Wednesday, March 5, 2014

"Uhm, Shane...you have something on your forehead"

I heard it quite a few times today, from very well-intentioned colleagues and students.  (And with the perennial paper jams and copier breakdowns at my school, I appreciate them checking.)  So what is the deal with Catholics wearing ashes on their foreheads?  

It is an action that goes all the way back to the Old Testament.  When someone felt true contrition for their sins, they put on sackcloth (rough, coarse garments) and either poured ashes over their heads or sat in them (see Dan.9:3; Jonah 3:5-6).  Jesus  made reference to the practice in  Mt.11:21.  

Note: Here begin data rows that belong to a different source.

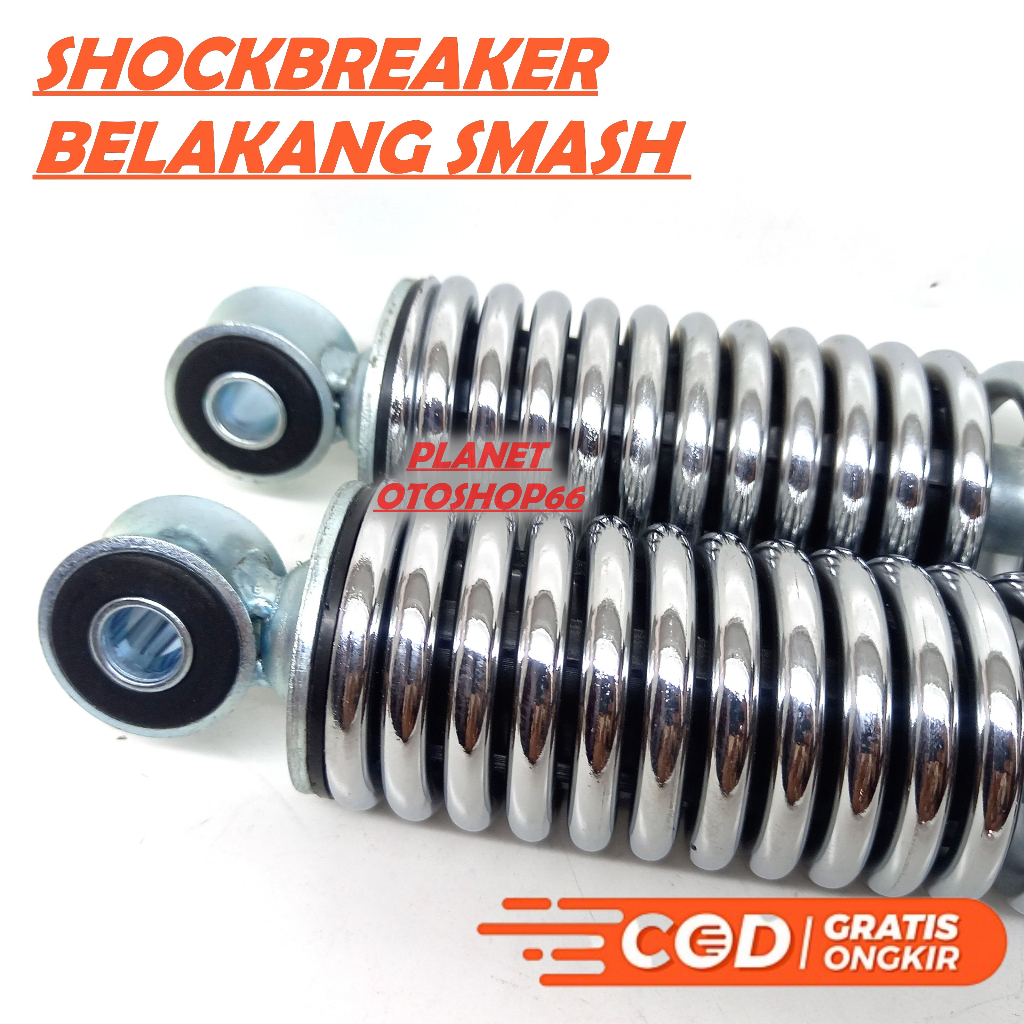 SHOCK BELAKANG SMASH / SMASH 110 / SHOK BREAKER / SHOCKBREAKER BLK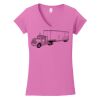 Softstyle ® Women's Fit V Neck T Shirt Thumbnail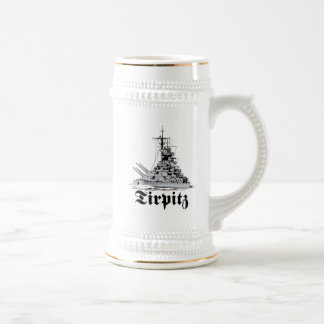 Chope À Bière Marins du Tirpitz Stein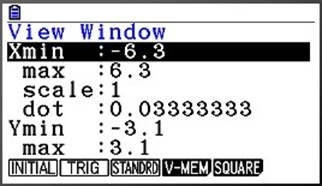 Wykresy [Opcja 5] - Okno widoku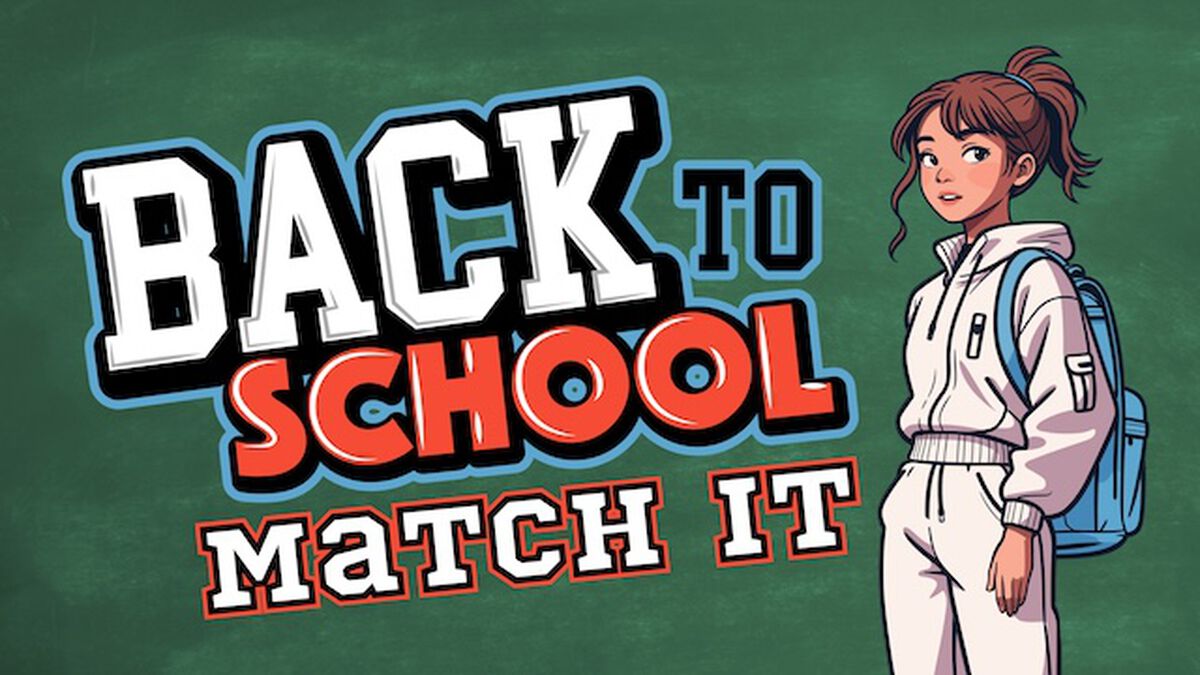 Back to School: Match It! image number 0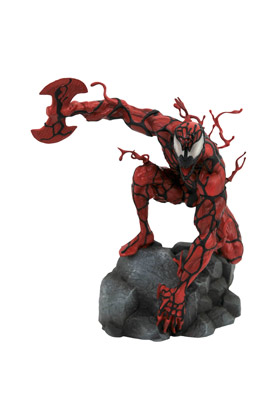 CARNAGE 23 CM PVC DIORAMA MARVEL COMIC GALLERY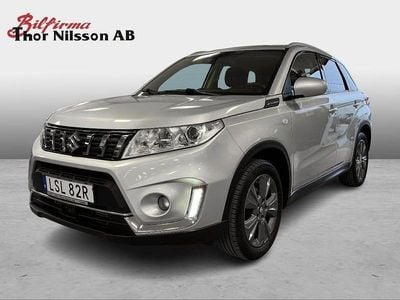 Begagnad Suzuki Vitara 140 HK (102 kW) 2019 Silver SUV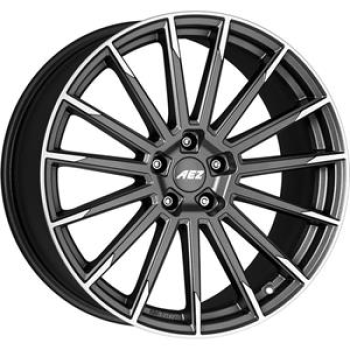 AEZ ATLANTA GRAPHITE MATT/POLISHED 8,5X 8.5x19 5/19 ET40 CB64.1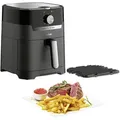 Produktbild: TEFAL Heißluftfritteuse EY5018 Easy Fry & Grill XL Classic 4,2l 1400 Watt schwarz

Throughout the early Church, when someone returned to the practice of the Faith after a grave sin (adultery or apostasy, for example), ashes were sprinkled upon their heads.  By the 11th century, it became the practice for all Christians to have ashes applied to their foreheads to mark the beginning of Lent, the time when all of our minds should turn to acts of penance.  Here in North America, the usual practice is for the priest to make a kind of paste by adding holy water to the ashes and to apply them to our foreheads in the Sign of the Cross with the words, "Turn away from sin and be faithful to the Gospel."  

Immediately after receiving the cross of ashes on my forehead, my mind went to a passage from Ezekiel.  For me, it is one of the great prophetic images of how Jesus would save us.  The context is the fall of Jerusalem to the Babylonians in 586 B.C., but it is applicable to all of us who mourn for the world's sins and look forward to Christ's promise of salvation.  Meditate on this:

I saw six men coming from the direction of the upper gate [of the Temple] which faces the north, each with a destroying weapon in his hand. In their midst was a man dressed in linen, with a writer's case at his waist. They entered [the Temple] and stood beside the bronze altar.  Then he called to the man dressed in linen with the writer's case at his waist, saying to him, “Pass through the city and mark an X on the foreheads of those who moan and groan over all the abominations that are practiced within it.” To the others I heard him say, “Pass through the city after him and strike! Do not look on them with pity nor show any mercy!  Old men, youths and maidens, women and children--wipe them out! But do not touch any marked with the X; begin at my sanctuary” (Ezekiel 9:2-6, NIV)
What an honor to be marked with the sign of Jesus' Cross!